Plain-text document sources>

━━━

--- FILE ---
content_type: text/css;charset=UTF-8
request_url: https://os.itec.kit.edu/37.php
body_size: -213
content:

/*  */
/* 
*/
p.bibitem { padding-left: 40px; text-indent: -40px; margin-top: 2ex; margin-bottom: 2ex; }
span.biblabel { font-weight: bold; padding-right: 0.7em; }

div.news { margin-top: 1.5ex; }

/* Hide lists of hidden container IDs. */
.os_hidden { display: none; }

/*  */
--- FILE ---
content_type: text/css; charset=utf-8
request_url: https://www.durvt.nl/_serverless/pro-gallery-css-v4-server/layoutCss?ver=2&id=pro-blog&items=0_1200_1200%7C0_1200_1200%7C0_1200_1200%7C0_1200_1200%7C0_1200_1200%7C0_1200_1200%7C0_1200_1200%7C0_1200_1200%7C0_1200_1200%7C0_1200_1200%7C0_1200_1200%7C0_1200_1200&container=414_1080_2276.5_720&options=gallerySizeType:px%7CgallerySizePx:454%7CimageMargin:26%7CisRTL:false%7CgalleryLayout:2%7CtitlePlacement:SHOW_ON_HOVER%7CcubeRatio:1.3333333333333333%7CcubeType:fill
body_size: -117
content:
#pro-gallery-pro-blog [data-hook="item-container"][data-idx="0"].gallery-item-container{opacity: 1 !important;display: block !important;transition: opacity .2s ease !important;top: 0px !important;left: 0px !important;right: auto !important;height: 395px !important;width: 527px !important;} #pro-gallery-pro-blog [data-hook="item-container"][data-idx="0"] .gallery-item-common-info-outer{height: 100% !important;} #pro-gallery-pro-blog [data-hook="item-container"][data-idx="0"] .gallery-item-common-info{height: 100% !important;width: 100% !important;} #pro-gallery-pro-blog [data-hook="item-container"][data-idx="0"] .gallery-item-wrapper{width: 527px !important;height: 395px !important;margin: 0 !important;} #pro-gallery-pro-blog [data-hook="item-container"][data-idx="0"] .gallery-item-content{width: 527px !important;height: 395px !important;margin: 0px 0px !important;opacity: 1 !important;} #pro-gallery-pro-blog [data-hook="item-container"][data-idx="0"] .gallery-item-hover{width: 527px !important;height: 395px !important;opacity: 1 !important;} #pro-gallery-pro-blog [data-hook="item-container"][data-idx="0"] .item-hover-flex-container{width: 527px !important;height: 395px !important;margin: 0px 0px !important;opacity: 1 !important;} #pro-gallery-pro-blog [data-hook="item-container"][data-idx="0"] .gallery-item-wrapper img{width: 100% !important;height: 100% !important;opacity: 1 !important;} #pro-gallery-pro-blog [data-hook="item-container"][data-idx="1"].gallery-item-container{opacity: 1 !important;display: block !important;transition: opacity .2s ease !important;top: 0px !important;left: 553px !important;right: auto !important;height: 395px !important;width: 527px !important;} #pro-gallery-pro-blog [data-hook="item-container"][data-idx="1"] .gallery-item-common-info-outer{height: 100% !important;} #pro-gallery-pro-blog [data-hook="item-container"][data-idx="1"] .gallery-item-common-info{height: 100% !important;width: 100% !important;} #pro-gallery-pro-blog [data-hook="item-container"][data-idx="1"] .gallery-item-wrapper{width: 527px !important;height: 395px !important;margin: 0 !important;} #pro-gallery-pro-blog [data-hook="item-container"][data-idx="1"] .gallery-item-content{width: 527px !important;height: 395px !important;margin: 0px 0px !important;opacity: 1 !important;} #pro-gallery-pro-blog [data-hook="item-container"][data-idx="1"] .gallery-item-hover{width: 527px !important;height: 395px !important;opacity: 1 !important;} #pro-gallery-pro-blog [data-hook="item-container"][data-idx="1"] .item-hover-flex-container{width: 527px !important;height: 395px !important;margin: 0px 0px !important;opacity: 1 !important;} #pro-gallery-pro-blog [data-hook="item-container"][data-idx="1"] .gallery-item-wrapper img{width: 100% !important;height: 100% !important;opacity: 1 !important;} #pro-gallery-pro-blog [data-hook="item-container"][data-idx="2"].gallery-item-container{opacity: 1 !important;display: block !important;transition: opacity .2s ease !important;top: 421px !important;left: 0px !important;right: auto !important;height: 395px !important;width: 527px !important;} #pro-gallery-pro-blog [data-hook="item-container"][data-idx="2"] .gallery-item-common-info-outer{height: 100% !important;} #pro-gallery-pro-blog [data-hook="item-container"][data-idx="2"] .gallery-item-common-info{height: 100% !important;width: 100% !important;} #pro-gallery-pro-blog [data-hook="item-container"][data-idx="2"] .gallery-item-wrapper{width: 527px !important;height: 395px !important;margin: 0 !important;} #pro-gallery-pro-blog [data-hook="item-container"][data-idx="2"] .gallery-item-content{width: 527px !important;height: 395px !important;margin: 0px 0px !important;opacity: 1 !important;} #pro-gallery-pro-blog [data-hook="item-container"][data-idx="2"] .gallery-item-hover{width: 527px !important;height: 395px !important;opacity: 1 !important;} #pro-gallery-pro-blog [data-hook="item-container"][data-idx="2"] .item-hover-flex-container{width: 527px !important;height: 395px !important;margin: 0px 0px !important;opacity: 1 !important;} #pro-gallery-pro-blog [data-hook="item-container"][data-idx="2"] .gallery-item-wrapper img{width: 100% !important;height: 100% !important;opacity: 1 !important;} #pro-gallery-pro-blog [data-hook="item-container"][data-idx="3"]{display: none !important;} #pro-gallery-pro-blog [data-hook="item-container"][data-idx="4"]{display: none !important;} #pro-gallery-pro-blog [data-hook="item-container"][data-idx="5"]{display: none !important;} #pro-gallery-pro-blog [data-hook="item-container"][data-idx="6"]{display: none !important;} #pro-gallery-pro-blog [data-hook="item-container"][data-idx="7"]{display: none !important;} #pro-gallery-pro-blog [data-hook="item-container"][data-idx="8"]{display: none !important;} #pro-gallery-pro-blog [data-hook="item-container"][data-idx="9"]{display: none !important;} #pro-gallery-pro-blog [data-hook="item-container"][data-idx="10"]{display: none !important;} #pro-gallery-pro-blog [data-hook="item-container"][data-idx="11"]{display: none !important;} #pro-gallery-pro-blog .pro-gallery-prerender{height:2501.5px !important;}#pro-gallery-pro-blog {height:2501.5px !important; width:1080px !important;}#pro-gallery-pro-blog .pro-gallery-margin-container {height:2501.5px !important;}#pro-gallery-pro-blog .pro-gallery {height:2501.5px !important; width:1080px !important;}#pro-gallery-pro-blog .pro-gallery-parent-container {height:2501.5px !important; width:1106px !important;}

━━━

HOW TO COMPLETE THIS TASK> Reproduce the entries exactly, but only from their first line to the line holding "content_type: text/css; charset=utf-8", with that last line kept.

RESULT OF THE TASK>
--- FILE ---
content_type: text/css;charset=UTF-8
request_url: https://os.itec.kit.edu/37.php
body_size: -213
content:

/*  */
/* 
*/
p.bibitem { padding-left: 40px; text-indent: -40px; margin-top: 2ex; margin-bottom: 2ex; }
span.biblabel { font-weight: bold; padding-right: 0.7em; }

div.news { margin-top: 1.5ex; }

/* Hide lists of hidden container IDs. */
.os_hidden { display: none; }

/*  */
--- FILE ---
content_type: text/css; charset=utf-8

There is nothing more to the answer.